I had to learn MIPS assembly.  Its a RISC architecture, and has a really easy to understand instruction set.  It’s much easier than x86.

The input in Cisco IOS to be marked as symbolic, is the receiving of network traffic.  My code is planned to symbolically explore the network stack.

I have to dynamically instrument each instruction that is emulated in dynamips.  Each instruction is executed concretely or symbolically.  If all operands are concrete, the instruction is executed conretely (by dynamips).  If any operands are symbolic, then the instruction generates a set of formula for use by STP, and the result of the instruction is marked as symbolic.  I have written the code for all the general arithmetic and bitwise operations.  STP constraints are generated for each respective instruction.

Memory loads and stores are tricky.  The problem is getting the theroem prover to work on only the data you are interested in.  But for example, when performming a load operation and the address is symbolic, potentially ALL of memory is referenced by the symbolic operation.  I solve this by maintaing a table of all of memory identifing each of the memory contents as being symbolic or concrete.  At loads and stores with symbolic addresses, I solve the points-to set (where the symbolic addresses can point too) using STP, and update my tables and data accordingly.  I hope STP does not take too long when running live.  I have only a couple load and store operations implemented.  There are quite a handful of operations in MIPS, LB, LBU, LW, LWL, LWR, lWU, lD, lDL, and LDR for the loads (if my memory is right), and an equal amount for the stores.

The only problem I have with this, is that while the number of memory addresses I refer too is probably quite small, the size of the array (which is sparse) handled by STP is 4g – all of the MIPS virtual memory.  I am not sure if STP is capable of solving the constraints I generate.  I will have to wait until I have a working implementation before I can say that this approach will work.

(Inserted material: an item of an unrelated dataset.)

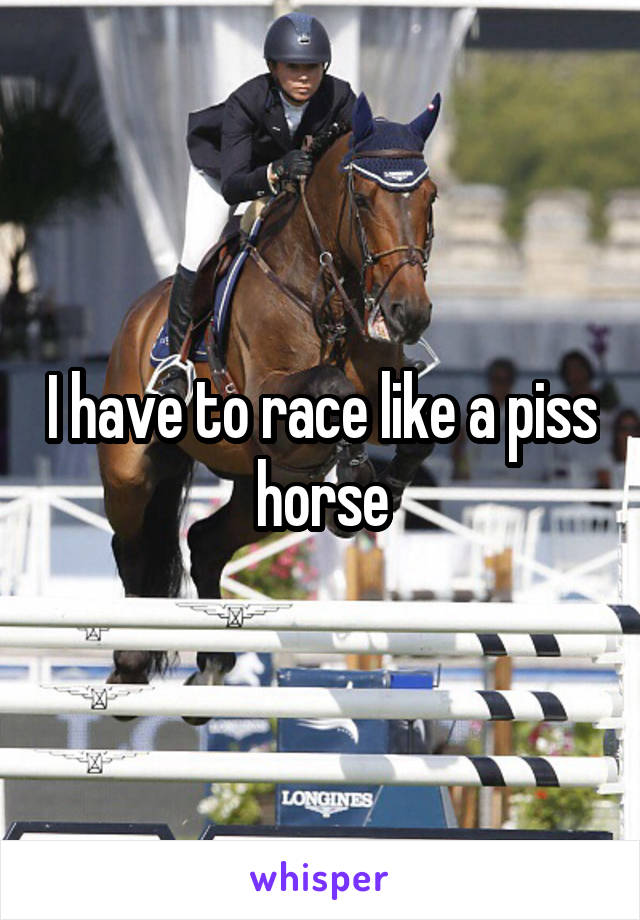 I have to race like a piss horse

At branches, execution will need to fork.  There will also be a need to select which paths to execute.  I haven’t implemented any of this yet.

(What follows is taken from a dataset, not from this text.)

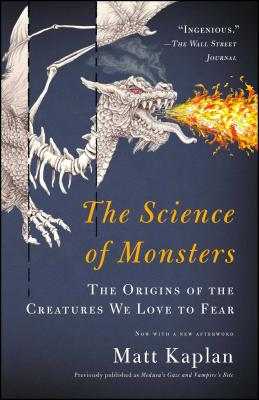 The Science of Monsters: The Origins of the Creatures We Love to Fear Cover Image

Booting of IOS takes a couple seconds on my vintage hardware.  Executing it symbolically will probably take even longer.  I made modifications to dynamips to save and restore running VM’s, much like vmware’s suspend and resume.  It’s not perfect, as I dont save state of things like DMA and many other things, but it did work in a test run tonight.  This was saving state when IOS was idling.  Startup time on restore was almost instaneous.

I will start symbolic execution when IOS is fully booted.  But I will need to determine when the run terminates.  I imagine I will need to check that the program counter is back to IOS’s idle loop.  I haven’t implement this part either.

So that’s my plan and where I’m at.  Hopefull this isnt pie in the sky stuff and I’m able to get a working implementation.  At best I hope to find real bugs in the cisco network stack.  At worse I hope to perform intelligent fuzzing of IOS covering code and paths efficiently.  I dare not say worse case is not finishing..

Incidentally, I am thinking of doing a Master’s degree by research next year.  I think that symbolic execution seems to be a good project.